Entnimm dem Text über das Projekt „Spielberg Neu“ wortgetreu die Passage, die bei den Worten „Die Wirtin schaut“ einsetzt und nach „Seckauer Stift verirrt.“ endet.

***** AUSGEWÄHLTER TEXT *****

Die Wirtin schaut drein, als hätte sie die gähnende Leere ihres Gasthauses schon mit dem einen oder anderen Bier betäubt. Nur zwei Kartenspieler haben sich in das geräumige Wirtshaus nahe dem Seckauer Stift verirrt.

Werktags kommen sich weder die Familien vom Ausflug stärken noch die Touristen von der Besichtigung. Aber die Schnitzel sind groß und gut, und es sind die einzigen, weil rund-herum kein Lokal geöffnet hat. Doch die trügerische Ruhe soll bald vorbei sein, denn auch in Seckau will man von den großzügigen Investitionen des Dietrich Mateschitz profitieren: »Des is schon gut, was der macht.« Der Red-Bull-Ring, dessen Eröffnung letztes Jahr gefeiert wurde, liegt zwar zwölf Kilometer entfernt, aber auch hier ist bekannt, was sich gerade alles ändert. Der alte Hofwirt am anderen Ende der Straße ist derzeit wegen Umbauarbeiten geschlossen. Ein weiteres Hotel soll dort entstehen, ein weiteres neben den zahlreichen Hotels, die schon jetzt in der Nähe der Rennstrecke und in den umliegenden Gemeinden stehen.
Seckau ist nur einer von vielen kleinen Orten, die von den großen Strukturmaßnahmen profitieren sollen. Zeltweg, Knittelfeld, Fohnsdorf – die alte Eisenbahnerregion kann neue Projekte und Arbeitsplätze gut gebrauchen. Mit viel Geld wird in den schrumpfenden Regionen wieder etwas aufgebaut und keiner kann so recht wissen, ob sich die Landflucht mit großen Investitionen aufhalten lässt. 70 Millionen sind es bei »Spielberg Neu« in der Obersteiermark und der Glaube daran, dass sich all das wirklich lohnt, soll durch wissenschaftliche Studien gestärkt werden.

Die schwere Wiedergeburt einer Rennstrecke
Die neuen Hotels sind nicht das einzige Zeichen der Veränderungen, die das Projekt »Spielberg Neu« mit sich bringt, bringen soll und bringen wird. Wie könnte es auch anders sein bei einem Projekt, das so viel Vorlaufzeit gebraucht hat? Der ursprüngliche Plan, einen 750 Millionen schweren Industriestandort rund um den abgerissenen Österreich-Ring zu etablieren, ist nach einer Umweltverträglichkeitsprüfung (UVP) und lautstarken Anwohnerprotesten wieder gekippt worden. Damals wollten noch große Player wie Magna, Volkswagen und KTM mit an Bord sein. Den zweiten Anlauf im Jahr 2005 wagte dann allein Dietrich Mateschitz mit seiner Stiftung und dem Red-Bull-Imperium im Hintergrund. Und er fand im damals neu gekürten Wirtschaftslandesrat Christian Buchmann einen freundlich gesinnten Unterstützer in der Politik. Alles wurde eine Nummer kleiner geplant, aber das Projekt »Spielberg Neu« ist immer noch ganze 70 Millionen schwer. Davon zahlte das Land bisher immerhin neun Millionen und schöpfte damit den gesetzlichen Rahmen für solche Förderungen voll aus. Die entsprechende EU-Richtlinie sieht vor, dass die ersten 50 Millionen mit 15 Prozent gefördert werden können, was darüber hinaus ausgegeben wird nur noch mit maximal 7,5 Prozent.

***** BEREITGESTELLTE DATEN *****

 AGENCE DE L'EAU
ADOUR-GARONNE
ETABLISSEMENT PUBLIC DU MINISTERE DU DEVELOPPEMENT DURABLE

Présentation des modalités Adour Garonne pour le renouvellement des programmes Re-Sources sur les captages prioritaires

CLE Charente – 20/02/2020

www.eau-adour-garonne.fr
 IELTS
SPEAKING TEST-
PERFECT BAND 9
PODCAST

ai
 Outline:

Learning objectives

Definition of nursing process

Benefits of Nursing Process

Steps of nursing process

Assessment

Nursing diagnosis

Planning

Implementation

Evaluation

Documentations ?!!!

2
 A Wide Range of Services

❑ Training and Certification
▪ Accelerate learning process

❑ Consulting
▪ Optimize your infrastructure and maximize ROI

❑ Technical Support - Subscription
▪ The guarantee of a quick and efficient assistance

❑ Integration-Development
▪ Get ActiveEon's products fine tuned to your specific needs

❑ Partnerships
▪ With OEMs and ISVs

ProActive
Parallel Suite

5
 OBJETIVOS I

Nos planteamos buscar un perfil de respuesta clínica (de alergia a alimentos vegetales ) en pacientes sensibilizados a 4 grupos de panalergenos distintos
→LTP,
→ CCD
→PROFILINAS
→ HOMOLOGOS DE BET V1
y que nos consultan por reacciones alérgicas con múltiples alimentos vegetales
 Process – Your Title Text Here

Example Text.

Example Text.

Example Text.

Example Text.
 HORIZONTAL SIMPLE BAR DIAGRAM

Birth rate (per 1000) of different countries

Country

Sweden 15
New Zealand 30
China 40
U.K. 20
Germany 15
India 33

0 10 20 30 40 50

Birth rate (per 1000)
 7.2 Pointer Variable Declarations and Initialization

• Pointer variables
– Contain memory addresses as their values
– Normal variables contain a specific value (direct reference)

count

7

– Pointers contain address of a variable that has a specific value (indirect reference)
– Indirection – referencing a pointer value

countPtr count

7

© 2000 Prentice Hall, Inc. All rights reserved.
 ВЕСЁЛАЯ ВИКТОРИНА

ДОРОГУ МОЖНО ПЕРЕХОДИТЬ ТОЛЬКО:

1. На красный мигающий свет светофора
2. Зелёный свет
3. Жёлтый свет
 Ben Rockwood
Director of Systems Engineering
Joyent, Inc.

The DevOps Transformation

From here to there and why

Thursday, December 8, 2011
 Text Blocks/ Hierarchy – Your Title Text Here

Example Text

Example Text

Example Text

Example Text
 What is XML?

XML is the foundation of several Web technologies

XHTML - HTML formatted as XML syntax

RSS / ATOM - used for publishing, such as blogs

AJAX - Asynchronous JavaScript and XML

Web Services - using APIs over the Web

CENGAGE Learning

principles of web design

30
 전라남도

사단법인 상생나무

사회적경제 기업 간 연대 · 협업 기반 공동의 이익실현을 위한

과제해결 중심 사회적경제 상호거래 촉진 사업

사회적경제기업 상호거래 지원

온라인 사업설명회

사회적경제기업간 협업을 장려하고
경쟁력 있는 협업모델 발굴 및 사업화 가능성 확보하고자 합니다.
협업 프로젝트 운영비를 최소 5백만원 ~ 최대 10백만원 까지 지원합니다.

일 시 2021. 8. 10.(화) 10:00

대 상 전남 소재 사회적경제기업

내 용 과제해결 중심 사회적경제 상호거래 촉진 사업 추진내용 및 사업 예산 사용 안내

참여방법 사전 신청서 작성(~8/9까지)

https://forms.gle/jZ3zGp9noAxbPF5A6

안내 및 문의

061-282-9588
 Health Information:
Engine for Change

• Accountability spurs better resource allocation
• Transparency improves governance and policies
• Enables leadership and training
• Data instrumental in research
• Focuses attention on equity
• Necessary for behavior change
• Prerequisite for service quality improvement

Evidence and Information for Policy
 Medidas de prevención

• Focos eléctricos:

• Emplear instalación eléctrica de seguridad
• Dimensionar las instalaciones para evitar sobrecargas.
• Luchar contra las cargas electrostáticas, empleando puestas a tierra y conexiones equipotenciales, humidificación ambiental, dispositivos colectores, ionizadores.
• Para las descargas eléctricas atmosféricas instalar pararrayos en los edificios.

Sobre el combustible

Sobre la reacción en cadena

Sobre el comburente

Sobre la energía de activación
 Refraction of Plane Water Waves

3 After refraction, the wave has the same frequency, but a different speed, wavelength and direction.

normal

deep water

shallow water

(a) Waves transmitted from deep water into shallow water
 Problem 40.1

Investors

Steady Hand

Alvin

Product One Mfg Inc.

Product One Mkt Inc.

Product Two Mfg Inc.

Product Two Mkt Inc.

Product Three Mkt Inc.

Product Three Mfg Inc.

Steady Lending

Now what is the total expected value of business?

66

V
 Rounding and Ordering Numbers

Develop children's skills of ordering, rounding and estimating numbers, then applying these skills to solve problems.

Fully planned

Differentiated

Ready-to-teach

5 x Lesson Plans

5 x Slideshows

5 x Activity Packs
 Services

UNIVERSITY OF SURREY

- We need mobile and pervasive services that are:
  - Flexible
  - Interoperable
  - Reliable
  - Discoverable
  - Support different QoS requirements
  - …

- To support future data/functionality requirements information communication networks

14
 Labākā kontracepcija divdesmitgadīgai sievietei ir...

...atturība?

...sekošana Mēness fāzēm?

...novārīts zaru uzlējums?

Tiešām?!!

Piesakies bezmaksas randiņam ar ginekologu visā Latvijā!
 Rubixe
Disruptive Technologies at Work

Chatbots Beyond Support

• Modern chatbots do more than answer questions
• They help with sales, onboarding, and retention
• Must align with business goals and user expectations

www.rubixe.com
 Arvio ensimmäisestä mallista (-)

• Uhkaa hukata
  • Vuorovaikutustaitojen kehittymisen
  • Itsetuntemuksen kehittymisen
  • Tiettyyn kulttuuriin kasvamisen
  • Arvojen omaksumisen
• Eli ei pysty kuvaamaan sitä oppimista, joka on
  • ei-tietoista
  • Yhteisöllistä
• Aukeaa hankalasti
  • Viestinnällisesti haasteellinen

*****

* LÖSUNGSTEIL *
Die Wirtin schaut drein, als hätte sie die gähnende Leere ihres Gasthauses schon mit dem einen oder anderen Bier betäubt. Nur zwei Kartenspieler haben sich in das geräumige Wirtshaus nahe dem Seckauer Stift verirrt.